Everyone has drawn their line in the sand, marking just how far they’ll push their point on another. There are very many lines, I’m learning. One pulls his stick through the shore at the first declination he receives, staving off any more attempts after that. Another will attempt again and again, long after anyone believes she should. It is easy to understand that the fool cannot be swayed, but harder to pick out the fool. We watch a friend or neighbor spinning their web for nothing. We feel compelled to their salvation, without the mighty right arm to save or the burden of perfect justice. We do not want them to fail, or else feel compelled to speak because of the weight their fault bears on us.

God told Samuel, they’re not rejecting you, but Me. And thus it happens so often. Not against our personal opinions – though we muddy this boundary – but against God’s truth.

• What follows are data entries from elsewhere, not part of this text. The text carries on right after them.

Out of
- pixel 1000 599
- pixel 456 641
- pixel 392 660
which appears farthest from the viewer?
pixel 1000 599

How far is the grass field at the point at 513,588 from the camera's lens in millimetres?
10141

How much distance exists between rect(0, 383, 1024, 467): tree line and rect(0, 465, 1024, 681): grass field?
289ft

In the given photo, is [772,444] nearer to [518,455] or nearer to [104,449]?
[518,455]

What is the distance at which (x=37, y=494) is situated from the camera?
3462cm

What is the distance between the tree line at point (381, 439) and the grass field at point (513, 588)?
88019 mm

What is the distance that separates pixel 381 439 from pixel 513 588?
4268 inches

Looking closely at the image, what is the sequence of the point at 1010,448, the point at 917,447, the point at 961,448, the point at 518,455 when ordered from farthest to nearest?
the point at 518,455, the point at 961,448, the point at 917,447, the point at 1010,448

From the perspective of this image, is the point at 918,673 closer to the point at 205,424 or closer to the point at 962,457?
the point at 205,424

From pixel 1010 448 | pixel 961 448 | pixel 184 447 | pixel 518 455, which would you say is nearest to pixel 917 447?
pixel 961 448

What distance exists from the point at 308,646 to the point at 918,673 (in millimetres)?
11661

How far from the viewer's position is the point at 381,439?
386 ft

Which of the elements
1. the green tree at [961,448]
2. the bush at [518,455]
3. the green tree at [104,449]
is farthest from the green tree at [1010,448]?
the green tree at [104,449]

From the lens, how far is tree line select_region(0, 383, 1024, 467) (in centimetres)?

He says to live with others as peaceably as possible. I always find that as possible a great comfort. Because sometimes it’s just not up to you, and you had to speak your piece, and now you have to let go - or else keep forging a little against the fire. Peace be with you in that, my friends. And go gently. I am not a confronter, but I appreciate you vocal folk as having hold of the harder love, to both receive and to give.


 

The other morning, with a friend’s babe tucked onto my lap, sleeping, I found a book she’d been reading on her end table and flipped it open. It was The Read-Aloud Family. It’s about the transformative beauty of cultivating a love of reading into our kids. How reading to them, even once they can read for themselves, creates something special, which is best curated with patience and a lap and our undivided attention. I didn’t read much of it, in that keyhole of time, but I can light a candle for the cause. My mother used to read to me, and I can testify to its magic. Under the oak in the park, she’d weave stories out of the grass around us. She’d read us Tolkien and Lewis at home, picture books in the gazebo by the library. Her voice became my own confidence for story-making. A swung-wide gate for active imagination. And, which is more important, the assurance of her time, which I can never remember questioning.

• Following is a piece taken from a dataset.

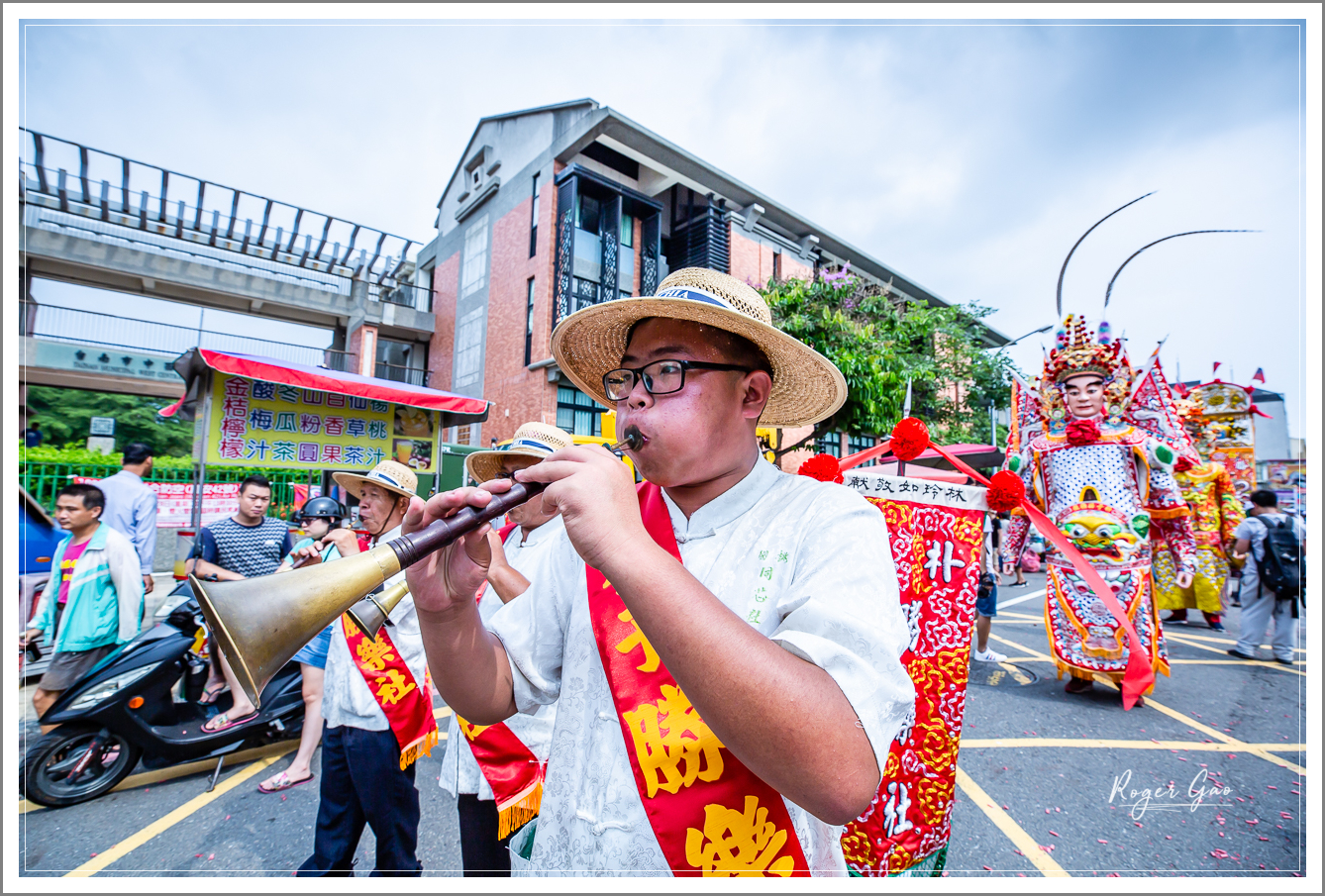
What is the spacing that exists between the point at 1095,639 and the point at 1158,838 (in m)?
2.02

In the book, the author quotes N. D. Wilson, who writes:

“Watching one’s small humans age and grow up packs a serious punch. It’s like being stuck in a dream unable to speak, like being a ghost that can see but not touch, like standing on a huge grate while a storm rains oiled diamonds, like collecting feathers in a storm. Parents in love with their children are all amnesiacs, trying to remember, trying to cherish moments, ghosts trying to hold the world.”

I hated this, when first I read it - my own boy still young, our days tripping over their own feet as they run fast away from us. This Ecclesiastic futility. His book is called Death by Living, so I’m not sure that it grows upward toward optimism. But, nestled into the first chapter of Sarah Mackenzie’s book, I think the point is to try. To be there, be present. To, God willing, write as long and as faithfully as we can upon their blank pages, even as they begin filling despite us. To cherish. Which is to say, to love God and love others, the foundation for everything.